– Возьми, дитятко… – беззвучно прошелестела Анна Петровна. – Не то она разволнуется, кричать начнет…

Нашли шнурок, смастерили гайтанчик, крест повесили Авдотье на шею. И вскоре она ушла, пообещав приходить, когда получится.

Мысли у нее были пестрые, сбивчивые и тревожные.

Она немолода, сердечко уж побаливает. А сердечная хворь часто приводит к скорой смерти. Если она вдруг помрет – что станется с Никитушкой? Что, если Настасья откроет Гавриле правду? Станет ли Гаврила заботиться о чужом по крови отроке? Настасья – та уж точно не станет!

А у Марьи Федоровны есть какая-никакая дальняя родня. Если она оставит Никите сокровища из своей малой укладочки…

Ну да, успела Авдотья заглянуть в ту укладочку!

Если ей, не приведи Господь, завтра помирать – что она сыночку оставит? А коли ничего не оставит – куда ему деваться? Пробираться к единоутробным сестрицам в Вологду? Так ведь могут и не принять. Дочки у Авдотьи стали, как выразился однажды покойный муж, жестоковыйные. Его, отца, они порой навещали, у себя принимали, а матери до сих пор не могли простить, что она их бросила, сбежав с любовником.

А в укладке было много всего, точно не разобрать, все перепуталось и лежало кучкой. А ведь, кроме малой, была еще и большая укладка…

Несколько дней Авдотья думу думала. А потом настало воскресенье. С утра нужно самой идти в церковь и деточек с собой брать. Авдотья и Настасья собрались, принарядили Дарьюшку с Аксиньюшкой – девки на выданье, пусть женихи любуются! Авдотья даже дала Дарьюшке поносить свои серьги с лазоревыми яхонтами. Настасья нарядила маленького Олешеньку – Митя зарабатывал в Оружейной палате неплохо, на единственного сына денег не жалел. Авдотья тоже собрала Никитушку как могла. А после службы сказала Настасье, что отыскала дальнюю родню, хочет сводить к ней сына – показать.

– А богата ли родня? – спросила благоразумная Настасья.

– Богата, вот я и думаю…

Авдотья не завершила мысль, но Настасья поняла.

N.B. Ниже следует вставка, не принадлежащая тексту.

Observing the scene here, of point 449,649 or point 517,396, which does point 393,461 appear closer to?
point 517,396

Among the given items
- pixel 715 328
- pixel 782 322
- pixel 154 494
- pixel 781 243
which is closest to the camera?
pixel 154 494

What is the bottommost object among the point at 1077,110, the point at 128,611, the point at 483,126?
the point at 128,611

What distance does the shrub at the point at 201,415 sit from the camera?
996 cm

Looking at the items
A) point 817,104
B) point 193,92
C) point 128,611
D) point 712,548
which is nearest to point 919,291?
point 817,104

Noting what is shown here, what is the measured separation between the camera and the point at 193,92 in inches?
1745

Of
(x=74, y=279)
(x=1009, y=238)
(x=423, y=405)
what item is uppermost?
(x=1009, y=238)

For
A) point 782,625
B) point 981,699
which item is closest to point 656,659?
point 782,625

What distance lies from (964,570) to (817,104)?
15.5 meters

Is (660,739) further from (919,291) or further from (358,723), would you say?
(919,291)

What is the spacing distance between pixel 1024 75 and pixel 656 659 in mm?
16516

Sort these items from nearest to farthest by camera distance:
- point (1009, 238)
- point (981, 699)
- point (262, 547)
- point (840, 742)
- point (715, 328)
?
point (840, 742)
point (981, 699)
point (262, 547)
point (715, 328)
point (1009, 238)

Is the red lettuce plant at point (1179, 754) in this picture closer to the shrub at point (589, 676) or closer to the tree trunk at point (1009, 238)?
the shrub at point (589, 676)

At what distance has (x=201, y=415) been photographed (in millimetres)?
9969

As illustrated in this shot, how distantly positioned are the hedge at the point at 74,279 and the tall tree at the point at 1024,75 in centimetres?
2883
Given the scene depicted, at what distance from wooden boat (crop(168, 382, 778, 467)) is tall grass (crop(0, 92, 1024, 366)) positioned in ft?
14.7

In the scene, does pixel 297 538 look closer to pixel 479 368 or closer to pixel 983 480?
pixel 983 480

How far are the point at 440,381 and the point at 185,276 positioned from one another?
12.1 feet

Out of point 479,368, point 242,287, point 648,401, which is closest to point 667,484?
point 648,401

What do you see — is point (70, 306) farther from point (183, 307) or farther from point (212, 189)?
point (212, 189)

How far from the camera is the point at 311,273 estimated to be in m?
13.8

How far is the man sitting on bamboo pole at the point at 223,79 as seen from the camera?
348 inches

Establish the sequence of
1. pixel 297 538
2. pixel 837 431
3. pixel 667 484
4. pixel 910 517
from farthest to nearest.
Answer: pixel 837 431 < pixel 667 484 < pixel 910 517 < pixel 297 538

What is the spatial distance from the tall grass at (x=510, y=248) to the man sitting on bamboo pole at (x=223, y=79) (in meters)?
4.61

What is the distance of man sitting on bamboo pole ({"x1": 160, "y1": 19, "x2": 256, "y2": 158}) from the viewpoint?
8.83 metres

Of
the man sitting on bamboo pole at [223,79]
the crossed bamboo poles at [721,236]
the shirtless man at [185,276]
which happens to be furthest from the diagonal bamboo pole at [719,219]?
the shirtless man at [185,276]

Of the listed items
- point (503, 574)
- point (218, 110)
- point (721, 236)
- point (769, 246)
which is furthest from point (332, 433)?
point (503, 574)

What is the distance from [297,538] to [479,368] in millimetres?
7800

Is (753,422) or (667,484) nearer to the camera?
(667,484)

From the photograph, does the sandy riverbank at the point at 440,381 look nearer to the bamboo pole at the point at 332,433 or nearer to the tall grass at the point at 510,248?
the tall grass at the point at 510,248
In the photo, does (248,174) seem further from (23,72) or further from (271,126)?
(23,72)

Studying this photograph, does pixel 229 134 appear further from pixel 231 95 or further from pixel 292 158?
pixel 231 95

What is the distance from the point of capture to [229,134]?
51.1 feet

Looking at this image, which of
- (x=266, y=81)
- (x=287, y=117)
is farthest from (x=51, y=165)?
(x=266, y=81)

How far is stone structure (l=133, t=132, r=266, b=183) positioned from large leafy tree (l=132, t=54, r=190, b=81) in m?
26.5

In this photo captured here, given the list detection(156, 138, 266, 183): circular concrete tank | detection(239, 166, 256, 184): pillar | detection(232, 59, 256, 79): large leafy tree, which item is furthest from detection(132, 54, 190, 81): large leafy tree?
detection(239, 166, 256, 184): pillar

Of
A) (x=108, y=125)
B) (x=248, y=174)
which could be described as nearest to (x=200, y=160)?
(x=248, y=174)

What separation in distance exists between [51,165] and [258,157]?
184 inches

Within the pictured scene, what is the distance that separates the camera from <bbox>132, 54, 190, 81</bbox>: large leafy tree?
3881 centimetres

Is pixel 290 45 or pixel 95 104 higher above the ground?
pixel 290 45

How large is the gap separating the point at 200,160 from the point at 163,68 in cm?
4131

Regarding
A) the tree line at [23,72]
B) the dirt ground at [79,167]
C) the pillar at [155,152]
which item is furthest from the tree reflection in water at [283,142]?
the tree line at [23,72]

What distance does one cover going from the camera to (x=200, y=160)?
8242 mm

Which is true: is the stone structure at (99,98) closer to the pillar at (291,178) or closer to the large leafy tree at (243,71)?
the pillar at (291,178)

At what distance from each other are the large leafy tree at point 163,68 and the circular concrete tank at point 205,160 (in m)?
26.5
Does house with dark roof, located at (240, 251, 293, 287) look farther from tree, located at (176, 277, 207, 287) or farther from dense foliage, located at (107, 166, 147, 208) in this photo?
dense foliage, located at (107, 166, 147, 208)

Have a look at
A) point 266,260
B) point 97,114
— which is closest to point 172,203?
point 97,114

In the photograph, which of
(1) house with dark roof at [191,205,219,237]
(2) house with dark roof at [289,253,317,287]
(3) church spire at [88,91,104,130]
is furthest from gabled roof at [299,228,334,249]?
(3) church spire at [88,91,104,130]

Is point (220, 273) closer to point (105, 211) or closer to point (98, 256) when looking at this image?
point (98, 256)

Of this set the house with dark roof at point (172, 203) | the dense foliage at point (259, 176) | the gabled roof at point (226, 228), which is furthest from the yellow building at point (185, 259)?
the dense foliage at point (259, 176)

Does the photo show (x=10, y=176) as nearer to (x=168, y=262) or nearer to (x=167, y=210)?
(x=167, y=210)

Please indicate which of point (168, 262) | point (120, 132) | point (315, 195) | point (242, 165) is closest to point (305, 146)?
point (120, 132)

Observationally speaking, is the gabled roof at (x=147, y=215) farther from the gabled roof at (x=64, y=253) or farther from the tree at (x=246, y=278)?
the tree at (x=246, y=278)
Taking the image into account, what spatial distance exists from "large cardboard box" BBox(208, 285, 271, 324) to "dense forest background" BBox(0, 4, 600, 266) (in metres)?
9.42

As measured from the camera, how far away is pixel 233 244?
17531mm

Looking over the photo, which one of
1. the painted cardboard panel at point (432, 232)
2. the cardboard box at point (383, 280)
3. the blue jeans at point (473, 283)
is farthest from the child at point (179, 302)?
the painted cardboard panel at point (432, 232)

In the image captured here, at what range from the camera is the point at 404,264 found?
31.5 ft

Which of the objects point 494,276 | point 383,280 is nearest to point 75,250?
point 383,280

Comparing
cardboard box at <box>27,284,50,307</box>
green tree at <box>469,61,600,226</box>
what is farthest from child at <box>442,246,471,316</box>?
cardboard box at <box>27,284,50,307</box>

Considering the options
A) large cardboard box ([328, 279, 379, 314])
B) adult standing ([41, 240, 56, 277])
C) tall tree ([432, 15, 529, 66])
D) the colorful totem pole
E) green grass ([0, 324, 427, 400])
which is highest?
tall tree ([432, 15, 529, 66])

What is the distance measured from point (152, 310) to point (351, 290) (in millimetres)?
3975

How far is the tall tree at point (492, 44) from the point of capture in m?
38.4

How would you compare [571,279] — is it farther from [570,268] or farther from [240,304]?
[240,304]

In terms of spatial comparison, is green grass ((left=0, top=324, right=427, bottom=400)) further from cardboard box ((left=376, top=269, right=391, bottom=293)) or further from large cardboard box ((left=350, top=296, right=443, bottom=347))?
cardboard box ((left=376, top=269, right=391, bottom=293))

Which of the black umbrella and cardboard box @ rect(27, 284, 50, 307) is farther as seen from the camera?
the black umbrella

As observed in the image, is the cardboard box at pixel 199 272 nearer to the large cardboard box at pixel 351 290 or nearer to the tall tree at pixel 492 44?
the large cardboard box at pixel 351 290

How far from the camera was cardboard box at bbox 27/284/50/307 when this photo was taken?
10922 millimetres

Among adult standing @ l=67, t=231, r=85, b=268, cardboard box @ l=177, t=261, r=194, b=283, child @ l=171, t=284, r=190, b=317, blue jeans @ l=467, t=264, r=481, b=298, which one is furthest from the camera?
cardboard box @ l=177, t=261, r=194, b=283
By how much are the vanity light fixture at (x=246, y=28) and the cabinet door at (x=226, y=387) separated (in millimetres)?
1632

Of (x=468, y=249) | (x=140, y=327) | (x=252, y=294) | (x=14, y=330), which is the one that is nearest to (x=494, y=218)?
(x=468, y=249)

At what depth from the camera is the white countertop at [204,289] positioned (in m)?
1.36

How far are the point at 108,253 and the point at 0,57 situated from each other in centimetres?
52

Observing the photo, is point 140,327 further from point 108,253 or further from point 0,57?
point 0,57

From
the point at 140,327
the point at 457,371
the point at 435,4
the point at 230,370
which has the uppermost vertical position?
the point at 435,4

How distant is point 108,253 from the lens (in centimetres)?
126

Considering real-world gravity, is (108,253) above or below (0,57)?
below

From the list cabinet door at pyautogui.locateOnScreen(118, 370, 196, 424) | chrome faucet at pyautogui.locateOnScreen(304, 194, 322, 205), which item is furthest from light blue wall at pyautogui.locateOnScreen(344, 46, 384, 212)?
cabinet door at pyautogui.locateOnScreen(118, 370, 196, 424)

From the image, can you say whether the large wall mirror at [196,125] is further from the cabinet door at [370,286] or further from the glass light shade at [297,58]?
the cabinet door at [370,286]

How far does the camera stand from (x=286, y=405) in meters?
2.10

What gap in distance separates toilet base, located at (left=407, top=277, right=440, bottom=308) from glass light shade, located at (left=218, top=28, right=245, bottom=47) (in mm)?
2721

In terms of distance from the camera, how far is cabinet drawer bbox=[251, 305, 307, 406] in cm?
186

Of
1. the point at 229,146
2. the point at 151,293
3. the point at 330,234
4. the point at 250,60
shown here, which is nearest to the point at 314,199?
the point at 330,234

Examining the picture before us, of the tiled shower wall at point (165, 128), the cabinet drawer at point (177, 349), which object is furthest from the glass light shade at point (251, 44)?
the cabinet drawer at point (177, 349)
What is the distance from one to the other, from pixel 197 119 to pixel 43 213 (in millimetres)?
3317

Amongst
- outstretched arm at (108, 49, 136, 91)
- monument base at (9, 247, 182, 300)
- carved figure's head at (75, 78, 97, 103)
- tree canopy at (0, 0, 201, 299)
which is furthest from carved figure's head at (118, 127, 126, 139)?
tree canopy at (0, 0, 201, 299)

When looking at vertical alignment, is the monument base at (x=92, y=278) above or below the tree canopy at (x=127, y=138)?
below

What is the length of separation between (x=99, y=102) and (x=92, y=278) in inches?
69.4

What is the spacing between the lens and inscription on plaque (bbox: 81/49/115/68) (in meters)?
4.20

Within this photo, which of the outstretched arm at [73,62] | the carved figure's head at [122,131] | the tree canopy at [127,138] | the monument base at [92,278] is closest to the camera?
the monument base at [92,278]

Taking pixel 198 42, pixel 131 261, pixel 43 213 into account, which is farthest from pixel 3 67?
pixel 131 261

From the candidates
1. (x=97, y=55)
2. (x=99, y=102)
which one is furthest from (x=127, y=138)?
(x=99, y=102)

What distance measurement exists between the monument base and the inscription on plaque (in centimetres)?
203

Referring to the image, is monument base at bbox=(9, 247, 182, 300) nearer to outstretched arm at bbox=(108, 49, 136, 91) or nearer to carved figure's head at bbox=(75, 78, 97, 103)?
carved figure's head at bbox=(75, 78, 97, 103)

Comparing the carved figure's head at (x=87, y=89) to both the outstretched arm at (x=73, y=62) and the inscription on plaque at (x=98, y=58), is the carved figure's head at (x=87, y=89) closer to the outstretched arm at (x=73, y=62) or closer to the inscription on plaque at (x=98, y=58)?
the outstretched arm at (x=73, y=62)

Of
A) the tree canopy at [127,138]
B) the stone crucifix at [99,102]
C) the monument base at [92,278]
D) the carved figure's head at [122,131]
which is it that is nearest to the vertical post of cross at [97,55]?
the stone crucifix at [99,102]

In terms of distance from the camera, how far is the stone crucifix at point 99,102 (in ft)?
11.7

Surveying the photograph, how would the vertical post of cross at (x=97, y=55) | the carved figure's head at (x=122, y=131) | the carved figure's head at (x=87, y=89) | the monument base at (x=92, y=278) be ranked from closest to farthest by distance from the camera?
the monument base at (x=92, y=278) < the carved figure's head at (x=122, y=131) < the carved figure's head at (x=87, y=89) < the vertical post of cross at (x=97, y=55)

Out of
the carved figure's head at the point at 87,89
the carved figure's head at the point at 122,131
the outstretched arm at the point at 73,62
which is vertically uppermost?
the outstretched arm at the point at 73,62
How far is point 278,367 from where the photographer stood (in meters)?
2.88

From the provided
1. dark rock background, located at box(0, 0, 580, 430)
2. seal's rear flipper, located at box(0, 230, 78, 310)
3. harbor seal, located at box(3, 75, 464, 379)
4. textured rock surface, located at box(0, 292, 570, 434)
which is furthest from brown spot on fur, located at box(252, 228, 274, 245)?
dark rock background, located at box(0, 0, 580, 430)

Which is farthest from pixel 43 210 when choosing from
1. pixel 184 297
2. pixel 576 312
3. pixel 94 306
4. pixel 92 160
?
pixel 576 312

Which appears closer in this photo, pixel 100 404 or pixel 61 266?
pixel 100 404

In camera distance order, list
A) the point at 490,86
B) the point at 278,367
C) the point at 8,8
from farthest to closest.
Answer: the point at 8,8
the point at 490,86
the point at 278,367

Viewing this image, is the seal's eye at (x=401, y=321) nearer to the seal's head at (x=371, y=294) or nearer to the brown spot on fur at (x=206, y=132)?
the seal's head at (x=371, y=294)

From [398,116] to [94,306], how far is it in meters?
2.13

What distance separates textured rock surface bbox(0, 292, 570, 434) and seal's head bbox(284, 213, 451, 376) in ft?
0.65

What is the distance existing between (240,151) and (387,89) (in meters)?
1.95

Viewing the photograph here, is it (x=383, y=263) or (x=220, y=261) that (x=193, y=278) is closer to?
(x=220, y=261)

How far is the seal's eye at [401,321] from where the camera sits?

– Ну так веди! Может, там же и пообедаете.

Марья Федоровна и Анна Петровна сидели дома – где ж им еще быть после службы, двум старухам? Когда в горенку вошла, ведя Никиту за руку, Авдотья и поставила его перед родной бабкой, первой опомнилась мамка:

– Батюшки-светы, Никитушка! Я бы и в толпе признала!

Марья Федоровна не закричала, не рассмеялась счастливым смехом, молчала довольно долго. И сказала:

– Ты его сберегла… Ты его воспитала… Ты, ты…

И покачнулась на лавке.

Ее отпаивали холодной водой, курили перед лицом жжеными перьями. Наконец уложили на лавку.

– Это с ней случается, – шепнула мамка. – А и ты хороша – нет чтоб как-то ее приготовить… Вышло – как снег на голову…

Потом все вместе сидели за столом. Марья Федоровна не сводила глаз с внука, который решительно ничего не понимал.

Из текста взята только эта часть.